Darwin never managed to actually set foot on the island, but had to research solely from the Beagle. Imagining what he would see, drawing from afar what he was getting glimpses off, reporting back on the ecosystem of an island, from a boat. Exemplary heterotopia!
What Darwin did manage to see and report were pilot whales; from his heterotopia he managed to report a creature transcending worlds as we know them, moving between elements, travelling around the globe. He didn’t see much, but he clearly saw Her. An animal that much like heterotopias, defies normality. A sea creature that needs air to breathe, a beast that sings, a top predator that gives birth and cares for its young for decades. She is the protagonist of this landscape and She has been leading her family in these waters for hundreds of years.

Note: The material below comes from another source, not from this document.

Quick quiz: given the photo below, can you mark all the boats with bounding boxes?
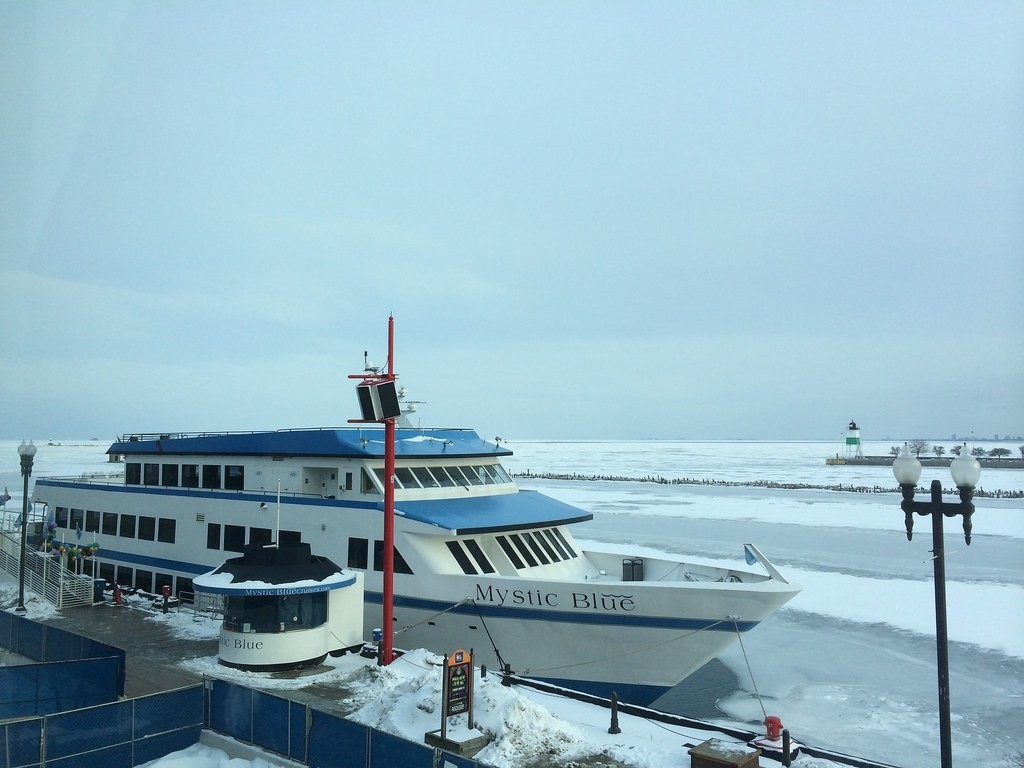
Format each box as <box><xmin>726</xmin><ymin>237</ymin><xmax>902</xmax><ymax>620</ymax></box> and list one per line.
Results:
<box><xmin>13</xmin><ymin>382</ymin><xmax>802</xmax><ymax>709</ymax></box>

It is hard to imagine in a world of marine traffic, scientific endeavour, whale watching, whaling and Sea World, what would have crossed Darwin’s mind when he saw a whale 200 years ago, and even more what She would be thinking seeing this bearded man that changed science, sketching in a book.
Since Darwin’s era, the status of the pilot whale has drastically changed. Before the global moratorium on whaling, the enterprise almost drove Her family to extinction. Man’s dominating passion enclosed the oceans rulers into confined bathtubs, forcing an animal that can sing, care for Her young, mourn and commit suicide, perform for millions of tourists worldwide. As Alexandra Morton puts it, humanity's aggressive interest has put yet another pressure on whales, with whale watching boats internationally following them around, bargaining for a Sea World show in the wild. To this end, the massification of tourism and marine traffic, global noise pollution, overfishing and sea warming have so drastically and negatively changed the landscape over the last few years that it is fair to assume that Darwin himself would give the word “evolution” a second thought.
Pilot whales, like the majority of cetaceans, are to us an immersive reflection; like Alice through the looking glass, through Them we get an idea of a word so upside down to ours, and yet so parallel in so many ways. A Pilot whale’s life is Her family, with the young’s mom being Her whole world for up to the first 15 years. They travel together, eat together, rest together, breathe together. A life in synchrony, a perfect family ecosystem, that we have yet to even fathom. The same animal that breathes on the surface will then reach 1000m depths, fight giant squid, swim and feed in complete darkness and then find Her way back to Her family using only sound and individual calls. She will rejoin the family, rejoin our world and if we are lucky, allow us a quick sighting of Her presence.
It is hard to imagine a past different from the one we know. But we owe it to ourselves to imagine a better future, and even more so we have the moral responsibility to use our imagination and, in Jane Goodall’s words, indomitable human spirit to the service of the animals that were here long before we came ashore and will hopefully still be here after we are maybe gone.
History is written by the winner, and the losing side more often than not remains forgotten. Before the Spanish colonised Tenerife in 1494, a whole other world was already up and running here - the Guanches, the natives of the Island, who were doomed to a history of violence and silence.
Much like them, the Pilot Whales are the Guanches of the Tenerifian Sea.
May they not be silenced and may they not be forgotten.